## Problem:
Word for word and without images, transcribe all of the records.

- - - - -

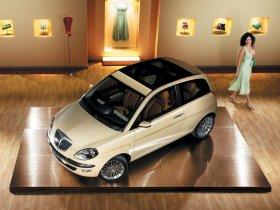 Ver foto 28 de Lancia Ypsilon 2003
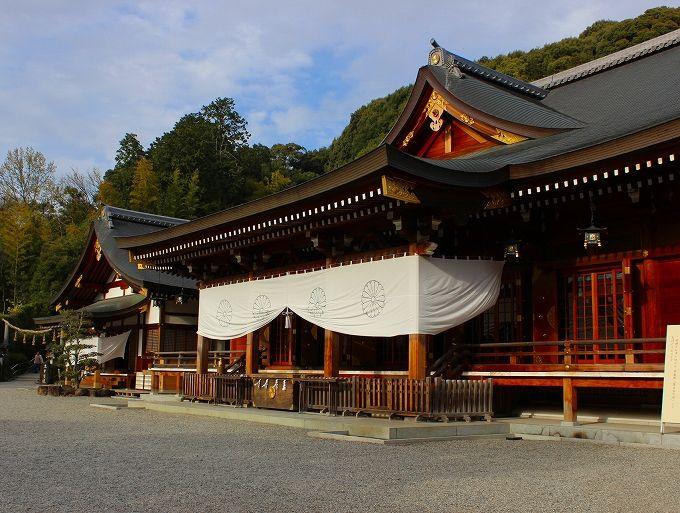 日本最古の大神神社と病気平癒の狭井神社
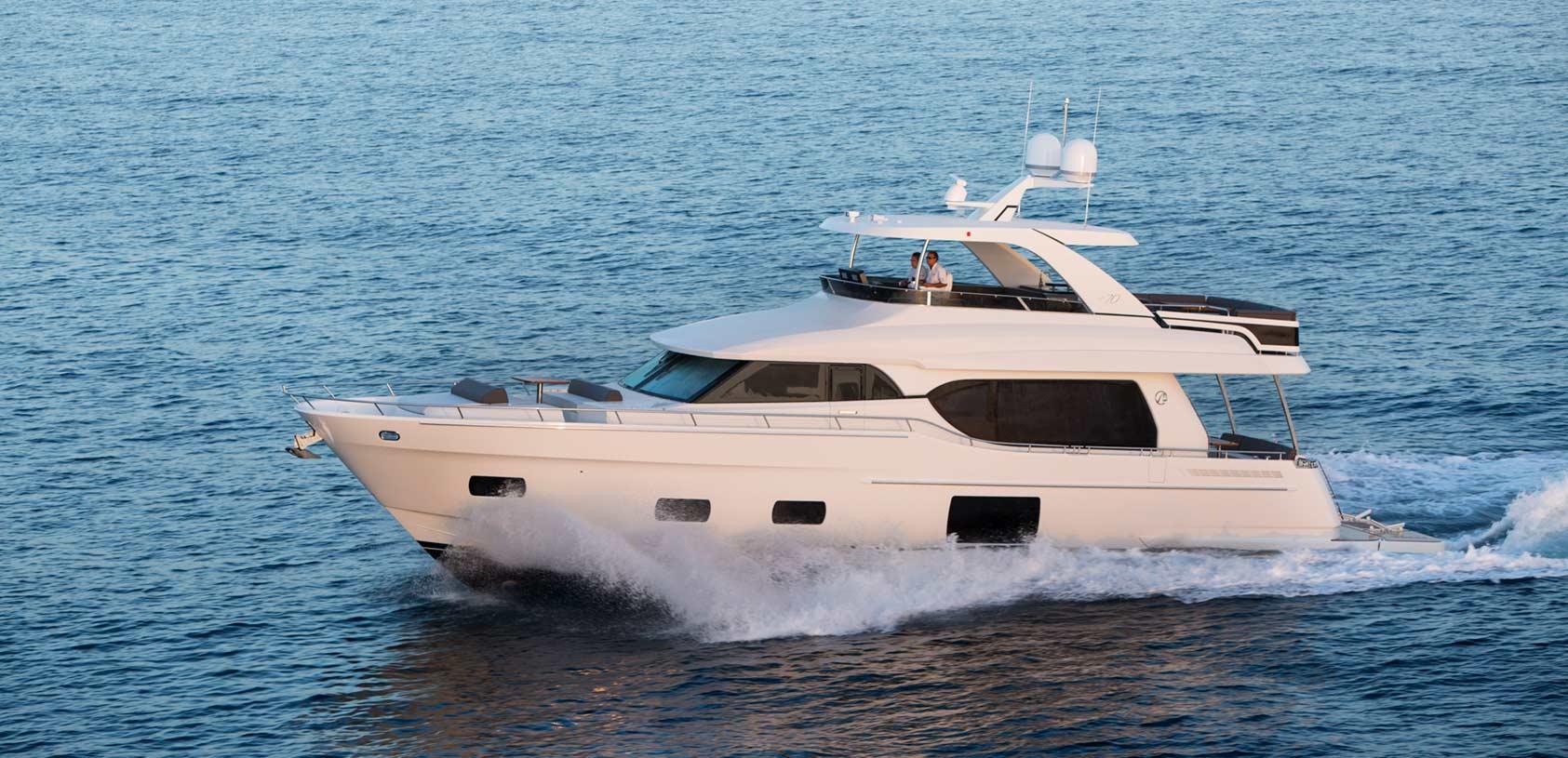Ocean Alexander 70 Motoryacht Running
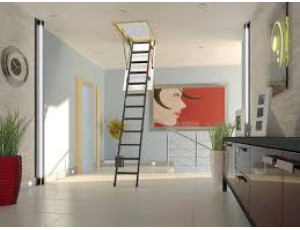 Фото: Чердачная лестница Fakro LMK Komfort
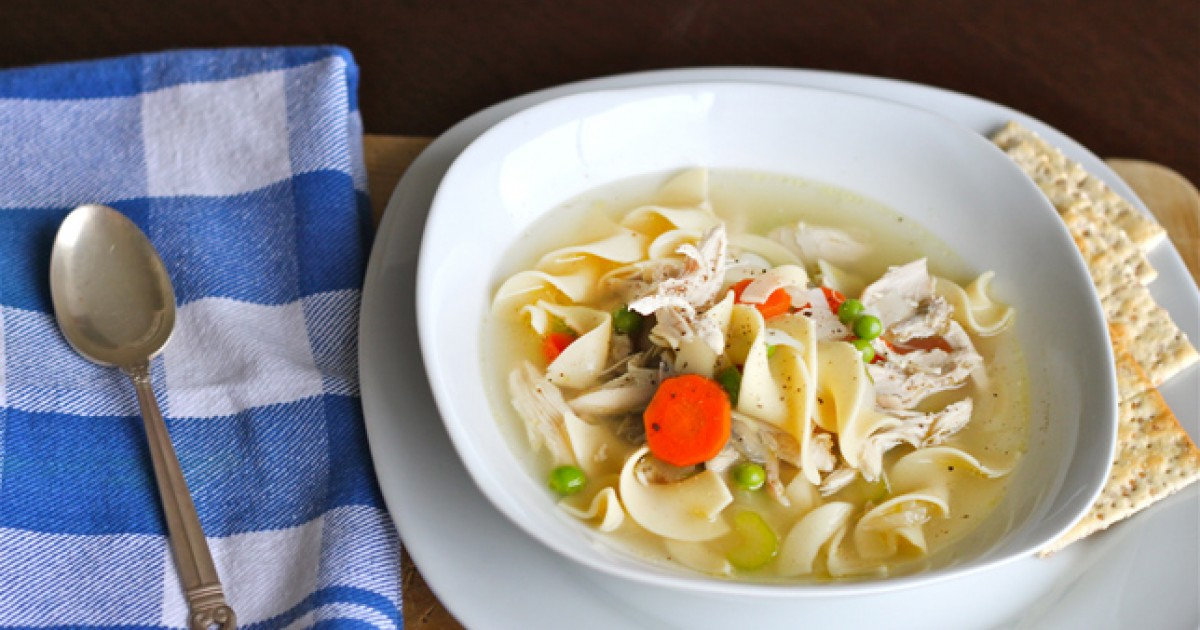 Chicken vegetable soup hearty chicken vegetable soup for What vegetables to put in chicken noodle soup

- - - - -

## Solution:
 Ver foto 28 de Lancia Ypsilon 2003
 日本最古の大神神社と病気平癒の狭井神社
Ocean Alexander 70 Motoryacht Running
 Фото: Чердачная лестница Fakro LMK Komfort
 Chicken vegetable soup hearty chicken vegetable soup for What vegetables to put in chicken noodle soup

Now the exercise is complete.